It’s been worse the last four games. The Cavaliers had to come from behind to beat the Sixers, then got blown out by the Bucks and Clippers. Friday night, Cleveland lost to Chicago, giving the Cavs a three-game losing streak, and LeBron James had enough. He sent a message to his team through the media (from the Associated Press):

“We got to get out of the honeymoon stage,” James said. “You got to play the game, the right way. We’ve got to battle every night like we ain’t won nothing. Last year is last year. After ring night is over with, now it’s a new season and everybody is gunning for us every night and we have to understand that. The honeymoon stage is over. It’s time to play some real ball and be physical, especially in the trenches. Giving up 78 points (in the paint) is ridiculous. We’ve got to man up. Everybody.”

The Cavaliers would be far from the first team to have a championship hangover, and considering the five-decade title drought in Cleveland before that win we should have expected one of those “I can’t get off the couch, I’m just going to lay here and watch golf all day” kind of hangovers. As Gregg Popovich has said before, its human nature to let up after a big win.

However, the blowout loss at the hands of the Clippers Thursday — the only title contending team the Cavs have faced this season — should be a wake-up call. The fact is the Cavaliers are still playing well enough to beat everyone in the East, but their real tests come in the form of the Warriors/Clippers/Spurs out West.
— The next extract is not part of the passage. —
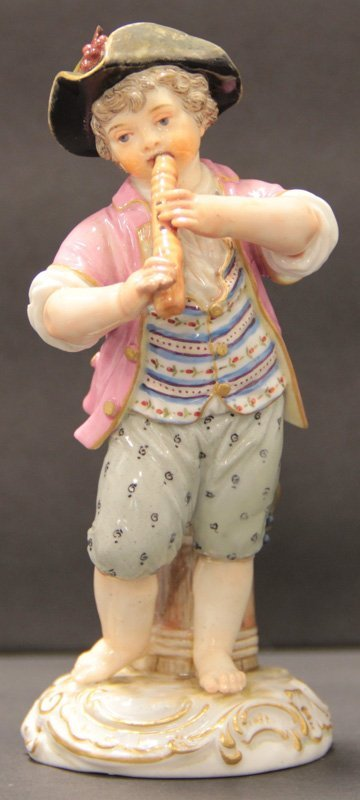 MEISSEN PORCELAIN FIGURE OF A BOY PLAYING A FLUTE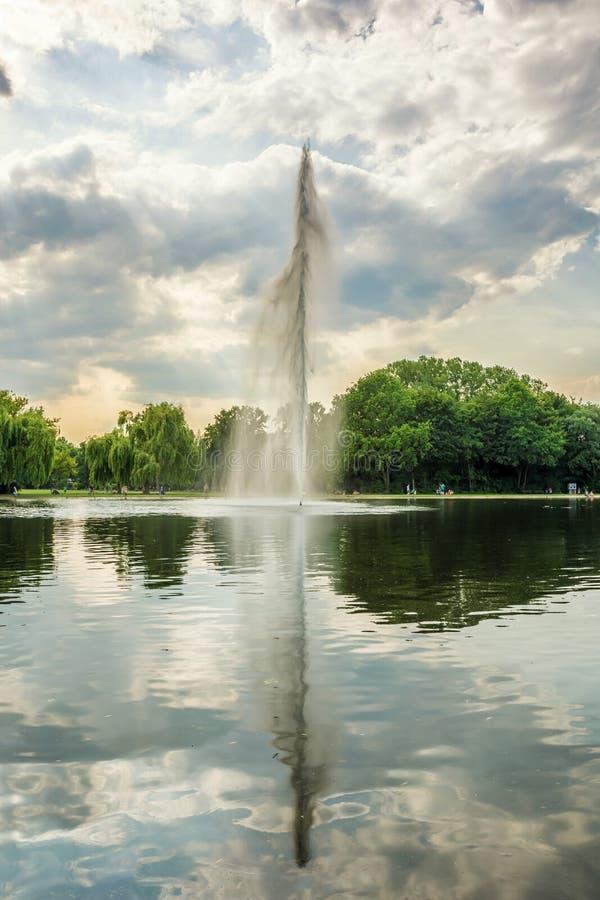Fontaine d'eau reflétée dans le lac d'un parc de ville photo stock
Right now it’s hard to picture the inconsistent defense of the Cavaliers lifting them past any of those teams in four out of seven games.

LeBron has been to six-straight Finals for a reason — he does not let up. And he’s going to have to shake this team out of its malaise to get them back to an elite standing.

It’s also the first week of December. It’s we’re having this same conversation the last week of March about the Cavaliers then it’s okay to start looking for the panic button in Cleveland. For now, trust LeBron to be the leader this team needs. Calling them out was just step one.